Source extract
○ ○ ○ ○ ○
The episodes were bundled with the sixth, seventh and eighth volumes of the manga, between September 10, 2016, March 10, 2017, and September 9, 2017. The first episode was shown in theaters for two weeks, starting on August 13, 2016; the second episode premiered in theaters on February 4, 2017; and the third episode premiered on August 19, 2017. Crunchyroll began streaming the first episode on September 10, 2016.

An anime television series adaptation was announced on March 10, 2017, and aired from October 7, 2017, to March 24, 2018, on MBS, Tokyo MX, BS11 and other Japanese channels. JUNNA performed the opening theme "Here", and Hana Itoki performed the ending theme . The second opening theme is "You" by May'n, and the ending theme is  by AIKI & AKINO from bless4. Funimation streamed an English dub. The anime adapted the manga till the ninth volume. It later won the best drama award at the 2017 Crunchyroll Anime Awards. Manga Entertainment will distribute the series on home video in the United Kingdom and Ireland.

A second original three-part OVA series titled The Ancient Magus' Bride: The Boy From the West and the Knight of the Mountain Haze was announced in March 2021, with the episodes being bundled with the sixteenth, seventeenth and eighteenth volumes of the manga, released on September 10, 2021, March 10, 2022, and September 10, 2022. The OVA series is animated by Studio Kafka and directed by Kazuaki Terasawa, with scripts by Aya Takaha and Yoko Yonaiyama. Hirotaka Katō returns to design the characters, and Junichi Matsumoto returns to compose the series' music.

A second season was announced on September 5, 2022. Studio Kafka is returning from the OVA to produce the season, with Kazuaki Terasawa returning to direct. Chiaki Nishinaka is joining Aya Takaha and Yoko Yonaiyama in writing the screenplay. Hirotaka Katō and Junichi Matsumoto are also returning as character designer and composer. The opening theme song, "Dear", is again performed by JUNNA. The season is set to premiere on April 6, 2023 on Tokyo MX, BS11, Sun TV, and AT-X.

Reception

Sales
Volume 2 reached the 9th place on the Oricon's weekly manga chart and, as of September 21, 2014, had sold 104,518 copies.

The series had sold half a million copies as of June 2015, 2.5 million copies as of March 2016, and over three million as of September 2016. By December 2017, the series had five million copies in print.

Volume two appeared on The New York Times manga bestsellers list for four weeks, rising to third place for two. Volume three debuted on the list at second place, volume four debuted at first place, and volume five debuted at fourth place.
○ ○ ○ ○ ○
Input data
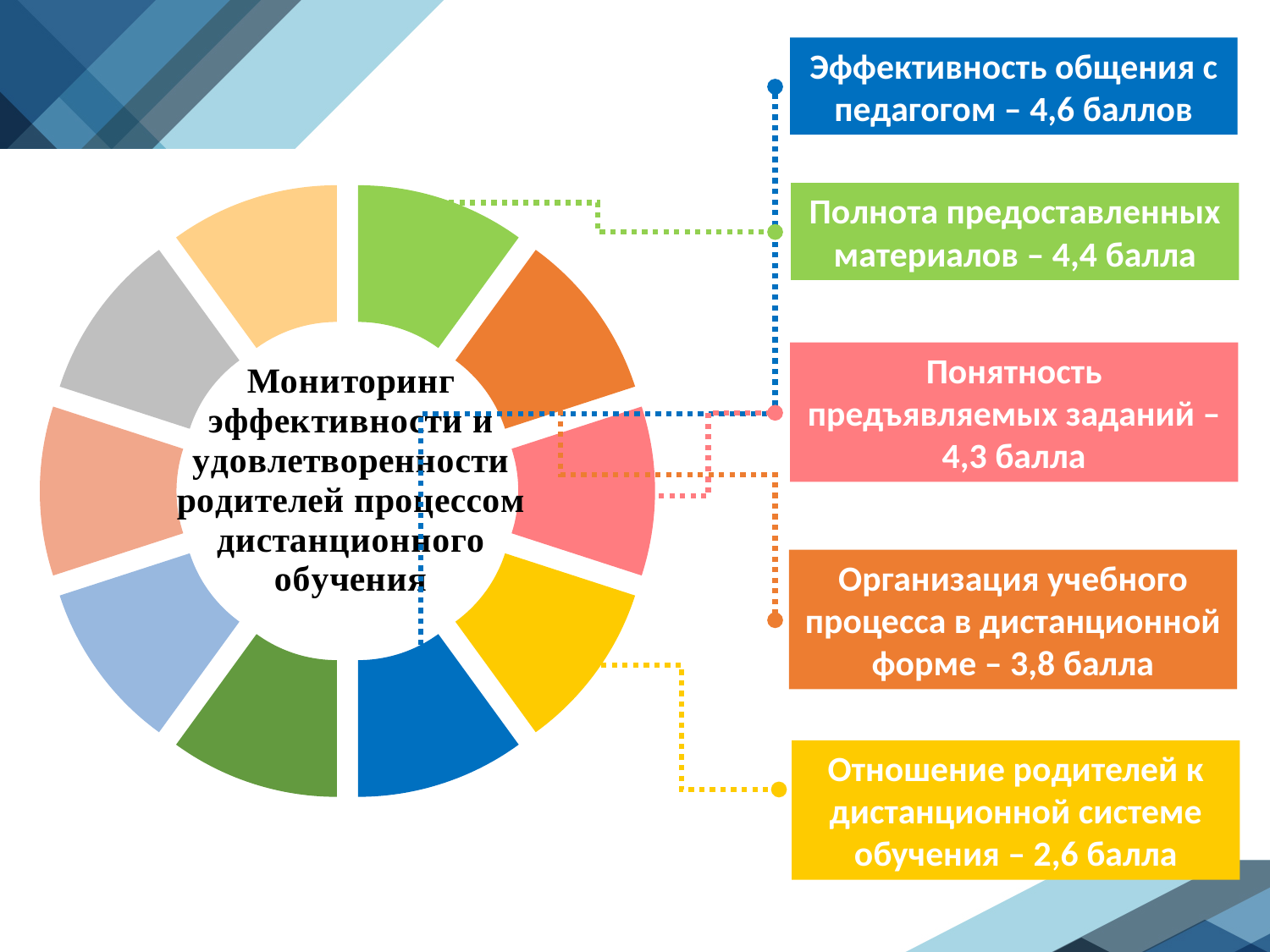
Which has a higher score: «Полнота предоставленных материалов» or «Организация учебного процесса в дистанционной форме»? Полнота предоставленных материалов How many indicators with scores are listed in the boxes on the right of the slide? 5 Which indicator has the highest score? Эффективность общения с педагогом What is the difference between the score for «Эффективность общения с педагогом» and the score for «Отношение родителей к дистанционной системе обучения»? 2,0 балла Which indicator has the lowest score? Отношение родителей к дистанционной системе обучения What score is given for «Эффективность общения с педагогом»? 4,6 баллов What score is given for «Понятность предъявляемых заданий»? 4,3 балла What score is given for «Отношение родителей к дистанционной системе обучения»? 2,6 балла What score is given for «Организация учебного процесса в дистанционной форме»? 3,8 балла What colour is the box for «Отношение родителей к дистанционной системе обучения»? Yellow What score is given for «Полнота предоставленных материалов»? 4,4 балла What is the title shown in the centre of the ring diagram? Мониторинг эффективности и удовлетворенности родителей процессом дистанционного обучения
○ ○ ○ ○ ○
Activities
1. According to the text on The Ancient Magus' Bride, how many copies of the series were in print by December 2017?
2. Extend the text on The Ancient Magus' Bride with the passage that would come next.
The lines that come after the text can be left aside.

Task-by-task results
1. Five million copies.

2.
Critical reception
Reviewing the first volume for Anime News Network, Nick Creamer gave it a grade of A−. He praised the series' art, noting that it "does great work in impressing upon the audience the same sense of wonder Chise experiences throughout. The character designs are expressive and backgrounds ornate". Commenting on the relationship between Chise and Elias, he wrote that "having this story go in a legitimately romantic direction would likely raise thorny issues of power dynamics and consent", but remarked that, as it was, the story "does a commendable job of making both Chise and Elias understandable and likable characters". He concluded his review by writing: "What conflict all these lovely details might be leading towards is a mystery so far, but the execution is so strong that I'm ready to follow wherever it leads." In his review of the second volume, he admitted to coming to an appreciation of the main characters' relationship, writing that "the ambiguities of their relationship actually seem like one more fitting piece of a world where every relationship is ambiguous". He called the series' magic "classic but still refreshing". He also commented that the series' art "remains gorgeous and well-suited to the story all throughout this volume ... the backgrounds are lush and faces expressive, and the whole style has an ornate looseness to it that works perfectly for this kind of fantasy storytelling". He concluded by saying "If you have any appreciation for this style of classic fantasy storytelling, Ancient Magus' Bride is a can't-miss production".

Accolades
The Ancient Magus' Bride ranked second on Takarajimasha's Kono Manga ga Sugoi! list of best manga of 2014 for male readers. The series ranked 36th on the 2014 "Book of the Year" list by the Da Vinci magazine. Da Vinci readers also ranked it second in a poll to determine the series most likely to "make their big break" in 2015. The series ranked first on a poll of 2,360 bookstore employees to determine the 2015's top 15 manga series published in five volumes or less. It was one of fourteen titles nominated for the eighth Manga Taishō awards in 2015. The series ranked second in the first Next Manga Award in the print manga category.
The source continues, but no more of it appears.